Signed-off-by: Fabian Grünbichler <f.gruenbichler@proxmox.com>
---
note: this breaks older clients obviously, but given the short time it's
been out, and the lack of documentation I think this is okay..

 src/client/http_client.rs | 4 ++--
 src/server/rest.rs        | 9 ++++++++-
 2 files changed, 10 insertions(+), 3 deletions(-)

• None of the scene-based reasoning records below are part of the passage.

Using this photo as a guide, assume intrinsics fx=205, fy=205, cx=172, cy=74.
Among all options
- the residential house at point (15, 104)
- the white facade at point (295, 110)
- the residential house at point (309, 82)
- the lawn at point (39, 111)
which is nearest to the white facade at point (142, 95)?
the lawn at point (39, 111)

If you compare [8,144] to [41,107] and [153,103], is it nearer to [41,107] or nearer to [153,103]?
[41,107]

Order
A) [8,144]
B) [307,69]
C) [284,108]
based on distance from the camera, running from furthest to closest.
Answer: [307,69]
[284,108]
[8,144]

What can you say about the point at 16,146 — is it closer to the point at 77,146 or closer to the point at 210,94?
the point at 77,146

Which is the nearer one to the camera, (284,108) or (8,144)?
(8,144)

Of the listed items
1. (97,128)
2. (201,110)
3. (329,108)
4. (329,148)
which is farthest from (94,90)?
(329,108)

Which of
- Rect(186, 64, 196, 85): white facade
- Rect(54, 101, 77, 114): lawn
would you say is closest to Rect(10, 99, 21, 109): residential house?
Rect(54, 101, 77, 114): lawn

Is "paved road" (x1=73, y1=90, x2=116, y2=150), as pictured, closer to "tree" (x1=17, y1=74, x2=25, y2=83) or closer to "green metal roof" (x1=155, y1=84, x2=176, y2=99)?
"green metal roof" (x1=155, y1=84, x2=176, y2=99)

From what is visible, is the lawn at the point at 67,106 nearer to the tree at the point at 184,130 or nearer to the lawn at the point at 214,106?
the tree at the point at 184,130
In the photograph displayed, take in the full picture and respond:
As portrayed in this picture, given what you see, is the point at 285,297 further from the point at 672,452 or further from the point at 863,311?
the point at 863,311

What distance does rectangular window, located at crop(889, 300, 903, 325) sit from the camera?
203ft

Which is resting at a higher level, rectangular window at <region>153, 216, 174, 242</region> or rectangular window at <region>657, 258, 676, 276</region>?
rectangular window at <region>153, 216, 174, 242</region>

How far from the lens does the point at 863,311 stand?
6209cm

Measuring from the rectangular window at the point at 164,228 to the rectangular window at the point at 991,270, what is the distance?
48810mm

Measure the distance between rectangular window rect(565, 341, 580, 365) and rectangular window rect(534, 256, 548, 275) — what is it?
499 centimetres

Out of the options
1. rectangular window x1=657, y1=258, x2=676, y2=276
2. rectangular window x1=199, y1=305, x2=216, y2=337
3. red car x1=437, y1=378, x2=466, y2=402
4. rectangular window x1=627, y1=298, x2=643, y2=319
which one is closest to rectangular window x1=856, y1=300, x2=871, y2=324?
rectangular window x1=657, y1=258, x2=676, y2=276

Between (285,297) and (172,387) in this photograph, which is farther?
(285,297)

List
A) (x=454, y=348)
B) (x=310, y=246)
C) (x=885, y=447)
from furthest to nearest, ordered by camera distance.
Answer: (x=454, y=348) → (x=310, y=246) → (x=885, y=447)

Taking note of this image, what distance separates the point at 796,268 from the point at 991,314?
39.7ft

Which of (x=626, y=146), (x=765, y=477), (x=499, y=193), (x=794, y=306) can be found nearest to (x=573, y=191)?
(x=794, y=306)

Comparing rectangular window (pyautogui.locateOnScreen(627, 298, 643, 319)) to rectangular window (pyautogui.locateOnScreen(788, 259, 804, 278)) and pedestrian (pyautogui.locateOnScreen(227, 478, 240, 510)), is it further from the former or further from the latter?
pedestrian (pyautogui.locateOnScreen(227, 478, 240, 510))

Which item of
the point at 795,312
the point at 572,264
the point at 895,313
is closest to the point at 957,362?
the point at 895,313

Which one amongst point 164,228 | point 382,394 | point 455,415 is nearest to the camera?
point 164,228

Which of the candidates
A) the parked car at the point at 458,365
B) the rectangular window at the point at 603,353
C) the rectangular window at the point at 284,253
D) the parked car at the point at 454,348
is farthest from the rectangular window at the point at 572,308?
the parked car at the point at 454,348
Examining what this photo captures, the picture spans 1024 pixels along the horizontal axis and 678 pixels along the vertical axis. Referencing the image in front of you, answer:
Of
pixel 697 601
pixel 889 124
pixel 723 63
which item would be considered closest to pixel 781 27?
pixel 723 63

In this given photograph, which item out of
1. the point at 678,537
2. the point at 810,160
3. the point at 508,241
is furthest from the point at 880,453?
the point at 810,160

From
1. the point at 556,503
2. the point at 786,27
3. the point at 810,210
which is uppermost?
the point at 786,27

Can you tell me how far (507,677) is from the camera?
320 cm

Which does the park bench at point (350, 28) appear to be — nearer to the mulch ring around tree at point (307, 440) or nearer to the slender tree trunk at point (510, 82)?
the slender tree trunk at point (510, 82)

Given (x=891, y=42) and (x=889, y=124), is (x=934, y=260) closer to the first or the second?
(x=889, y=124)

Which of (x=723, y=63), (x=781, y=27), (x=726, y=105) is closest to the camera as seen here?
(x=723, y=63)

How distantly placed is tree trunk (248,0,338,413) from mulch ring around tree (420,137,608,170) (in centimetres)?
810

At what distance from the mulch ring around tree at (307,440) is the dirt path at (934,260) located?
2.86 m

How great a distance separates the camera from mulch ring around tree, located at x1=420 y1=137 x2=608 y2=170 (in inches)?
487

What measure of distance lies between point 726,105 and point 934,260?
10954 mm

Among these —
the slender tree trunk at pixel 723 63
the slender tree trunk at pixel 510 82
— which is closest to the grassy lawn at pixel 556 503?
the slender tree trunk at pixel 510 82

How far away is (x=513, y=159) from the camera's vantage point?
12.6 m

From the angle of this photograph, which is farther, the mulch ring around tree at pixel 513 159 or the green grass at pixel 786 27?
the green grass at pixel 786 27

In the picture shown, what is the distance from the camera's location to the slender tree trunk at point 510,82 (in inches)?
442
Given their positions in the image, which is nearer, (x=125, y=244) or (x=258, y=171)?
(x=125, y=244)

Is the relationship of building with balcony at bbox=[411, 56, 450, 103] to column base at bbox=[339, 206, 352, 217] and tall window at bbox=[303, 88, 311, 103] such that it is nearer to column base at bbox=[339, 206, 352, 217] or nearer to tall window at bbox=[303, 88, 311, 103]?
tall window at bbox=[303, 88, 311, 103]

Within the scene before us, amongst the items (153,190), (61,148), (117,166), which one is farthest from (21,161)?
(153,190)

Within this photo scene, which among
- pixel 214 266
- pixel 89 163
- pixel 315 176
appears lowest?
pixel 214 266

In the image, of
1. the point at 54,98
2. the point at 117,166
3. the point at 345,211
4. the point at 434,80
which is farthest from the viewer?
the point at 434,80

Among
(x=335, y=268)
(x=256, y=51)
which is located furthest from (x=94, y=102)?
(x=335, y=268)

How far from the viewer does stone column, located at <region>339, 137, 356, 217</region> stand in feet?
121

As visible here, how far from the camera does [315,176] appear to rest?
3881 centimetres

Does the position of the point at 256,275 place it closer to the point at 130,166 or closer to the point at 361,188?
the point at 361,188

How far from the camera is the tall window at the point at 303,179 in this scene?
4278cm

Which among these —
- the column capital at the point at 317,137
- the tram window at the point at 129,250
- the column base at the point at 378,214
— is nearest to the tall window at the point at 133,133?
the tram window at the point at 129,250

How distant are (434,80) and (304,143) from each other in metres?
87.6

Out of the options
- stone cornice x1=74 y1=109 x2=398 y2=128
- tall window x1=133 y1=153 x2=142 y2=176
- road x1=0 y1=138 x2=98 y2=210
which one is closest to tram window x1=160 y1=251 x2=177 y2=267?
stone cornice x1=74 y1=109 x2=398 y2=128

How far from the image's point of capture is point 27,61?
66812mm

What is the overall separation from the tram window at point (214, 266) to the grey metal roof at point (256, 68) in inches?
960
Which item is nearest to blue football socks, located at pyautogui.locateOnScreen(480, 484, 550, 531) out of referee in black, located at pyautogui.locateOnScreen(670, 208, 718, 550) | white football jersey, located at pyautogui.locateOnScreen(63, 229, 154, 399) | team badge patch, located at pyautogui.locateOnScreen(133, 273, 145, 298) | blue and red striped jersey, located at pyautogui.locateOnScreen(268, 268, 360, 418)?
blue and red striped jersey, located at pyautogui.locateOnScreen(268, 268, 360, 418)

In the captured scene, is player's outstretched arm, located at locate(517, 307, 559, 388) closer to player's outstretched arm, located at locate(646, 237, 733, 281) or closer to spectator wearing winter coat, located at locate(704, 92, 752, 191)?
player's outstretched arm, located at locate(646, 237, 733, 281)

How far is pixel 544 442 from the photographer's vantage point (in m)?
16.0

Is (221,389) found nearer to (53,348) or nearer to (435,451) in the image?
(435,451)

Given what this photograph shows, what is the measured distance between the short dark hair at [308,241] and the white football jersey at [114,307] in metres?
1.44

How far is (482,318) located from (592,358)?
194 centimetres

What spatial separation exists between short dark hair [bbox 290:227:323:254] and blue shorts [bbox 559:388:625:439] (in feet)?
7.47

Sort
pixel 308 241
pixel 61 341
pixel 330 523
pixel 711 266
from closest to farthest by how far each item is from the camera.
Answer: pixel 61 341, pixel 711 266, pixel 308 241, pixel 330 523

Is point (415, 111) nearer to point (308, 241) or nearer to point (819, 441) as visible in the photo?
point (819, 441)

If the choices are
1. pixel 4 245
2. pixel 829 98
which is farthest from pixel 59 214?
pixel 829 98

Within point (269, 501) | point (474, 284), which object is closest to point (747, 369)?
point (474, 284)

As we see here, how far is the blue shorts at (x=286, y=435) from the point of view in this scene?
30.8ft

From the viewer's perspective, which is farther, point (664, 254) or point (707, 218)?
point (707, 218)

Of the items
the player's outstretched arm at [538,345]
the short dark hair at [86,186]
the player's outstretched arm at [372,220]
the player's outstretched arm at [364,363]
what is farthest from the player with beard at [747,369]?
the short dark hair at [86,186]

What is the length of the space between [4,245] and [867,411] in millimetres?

diff --git a/src/client/http_client.rs b/src/client/http_client.rs
index 3b7597fe..99558dba 100644
--- a/src/client/http_client.rs
+++ b/src/client/http_client.rs
@@ -493,7 +493,7 @@ impl HttpClient {
 
         let auth =  self.login().await?;
         if auth.auth_id.is_token() {
-            let enc_api_token = format!("{}:{}", auth.auth_id, percent_encode(auth.ticket.as_bytes(), DEFAULT_ENCODE_SET));
+            let enc_api_token = format!("PBSAPIToken {}:{}", auth.auth_id, percent_encode(auth.ticket.as_bytes(), DEFAULT_ENCODE_SET));
             req.headers_mut().insert("Authorization", HeaderValue::from_str(&enc_api_token).unwrap());
         } else {
             let enc_ticket = format!("PBSAuthCookie={}", percent_encode(auth.ticket.as_bytes(), DEFAULT_ENCODE_SET));
@@ -602,7 +602,7 @@ impl HttpClient {
         let auth =  self.login().await?;
 
         if auth.auth_id.is_token() {
-            let enc_api_token = format!("{}:{}", auth.auth_id, percent_encode(auth.ticket.as_bytes(), DEFAULT_ENCODE_SET));
+            let enc_api_token = format!("PBSAPIToken {}:{}", auth.auth_id, percent_encode(auth.ticket.as_bytes(), DEFAULT_ENCODE_SET));
             req.headers_mut().insert("Authorization", HeaderValue::from_str(&enc_api_token).unwrap());
         } else {
             let enc_ticket = format!("PBSAuthCookie={}", percent_encode(auth.ticket.as_bytes(), DEFAULT_ENCODE_SET));
diff --git a/src/server/rest.rs b/src/server/rest.rs
index 365e3570..85ad3746 100644
--- a/src/server/rest.rs
+++ b/src/server/rest.rs
@@ -17,6 +17,7 @@ use lazy_static::lazy_static;
 use serde_json::{json, Value};
 use tokio::fs::File;
 use tokio::time::Instant;
+use percent_encoding::percent_decode_str;
 use url::form_urlencoded;
 use regex::Regex;
 
@@ -568,7 +569,9 @@ fn extract_auth_data(headers: &http::HeaderMap) -> Option<AuthData> {
     }
 
     match headers.get("AUTHORIZATION").map(|v| v.to_str()) {
-        Some(Ok(v)) => Some(AuthData::ApiToken(v.to_owned())),
+        Some(Ok(v)) if v.starts_with("PBSAPIToken ") => {
+            Some(AuthData::ApiToken(v["PBSAPIToken ".len()..].to_owned()))
+        },
         _ => None,
     }
 }
@@ -609,6 +612,10 @@ fn check_auth(
 
             let tokensecret = parts.next()
                 .ok_or_else(|| format_err!("failed to split API token header"))?;
+            let tokensecret = percent_decode_str(tokensecret)
+                .decode_utf8()
+                .map_err(|_| format_err!("failed to decode API token header"))?;
+
             crate::config::token_shadow::verify_secret(&tokenid, &tokensecret)?;
 
             Ok(tokenid)
-- 
2.20.1

[pbs-devel] applied: [PATCH proxmox-backup] api tokens: add authorization method

[Thomas Lamprecht]

On 30.10.20 13:10, Fabian Grünbichler wrote:
> and properly decode secret (which is a no-op with the current scheme).
> 
> Signed-off-by: Fabian Grünbichler <f.gruenbichler@proxmox.com>
> ---
> note: this breaks older clients obviously, but given the short time it's
> been out, and the lack of documentation I think this is okay..
> 

and we're still in beta :-)

>  src/client/http_client.rs | 4 ++--
>  src/server/rest.rs        | 9 ++++++++-
>  2 files changed, 10 insertions(+), 3 deletions(-)
> 
>

applied, thanks! Made a followupto also accept the `PBSAPIToken=<...>` variant to
be consistent with PVE, like discussed.